Nella musica è venuto il momento di sbottare da parte di chi, della sontuosa nuova mole di diritti d’autore che pioverà sul settore dalla musica digitale, prenderà solo le briciole. Le etichette indipendenti, infatti, sbottano ora contro la RIAA denunciando un sistema di provvigioni che premia l’etichetta piuttosto che il cantante, schiavizzando il pianeta musica a mera operazione commerciale e promozionale.
Per suscitare clamore sulla vicenda le etichette indipendenti hanno sfruttato quello che doveva essere il tempio della nuova campagna promozionale Pepsi/iTunes: il Super Bowl 2004. La proposta è semplice: chiunque vincerà un download grazie alla promozione Pepsi (sotto i tappi delle bottigliette sarà possibile trovare 100 milioni di codici per il download gratuito di una canzone) è invitato a non indirizzare la propria scelta su cantanti scritturati dalle major della RIAA, ma piuttosto verso gli astri nascenti delle case discografiche indipendenti.
Secondo i dati apportati per motivare l’iniziativa, denominata Tune Recycler dal movimento Downhill Battle, le major devolvono all’artista una percentuale degli introiti pari a circa il 10% del totale. Con le etichette indipendenti, invece, la percentuale sale al 50% e diminuisce per contro l’investimento promozionale. Scegliendo un’etichetta indipendente piuttosto che una major, sottolineano gli ideatori dell’iniziativa, si farà del bene alla musica piuttosto che ad una lobby che vende prodotti industriali piuttosto che prodotti artistici. I responsabili della Downhill Battle sottolineano come nelle intenzioni poco o nulla sia rivolto contro iTunes: l’obiettivo della battaglia è uno e uno solo. La RIAA.

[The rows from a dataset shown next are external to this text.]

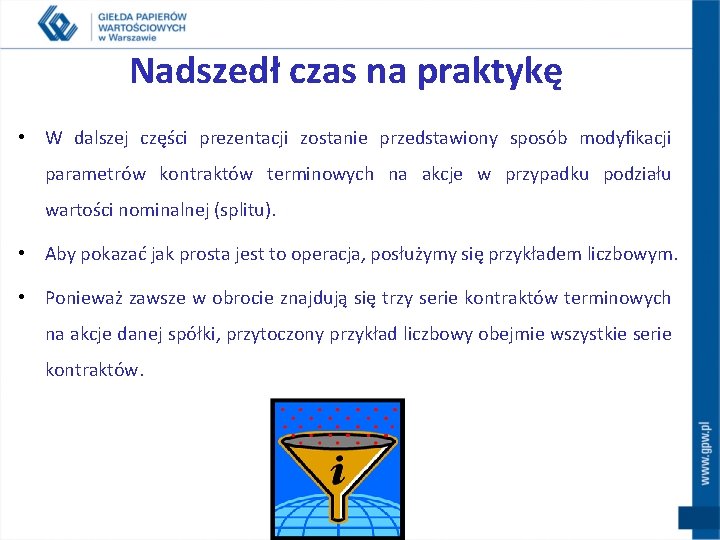 GIEŁDA PAPIERÓW WARTOŚCIOWYCH w Warszawie

Nadszedł czas na praktykę

• W dalszej części prezentacji zostanie przedstawiony sposób modyfikacji parametrów kontraktów terminowych na akcje w przypadku podziału wartości nominalnej (splitu).

• Aby pokazać jak prosta jest to operacja, posłużymy się przykładem liczbowym.

• Ponieważ zawsze w obrocie znajdują się trzy serie kontraktów terminowych na akcje danej spółki, przytoczony przykład liczbowy obejmie wszystkie serie kontraktów.

i

www.gpw.pl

Se l’intenzione era quella di attirare l’attenzione del popolo americano vicino al superbowl, però, è probabile che l’obiettivo non sia stato raggiunto: la performance di Janet Jackson con topless incluso ha presumibilmente fatto un indiretto favore proprio a quella RIAA che ne ha determinato le fortune. Acrobazie del destino.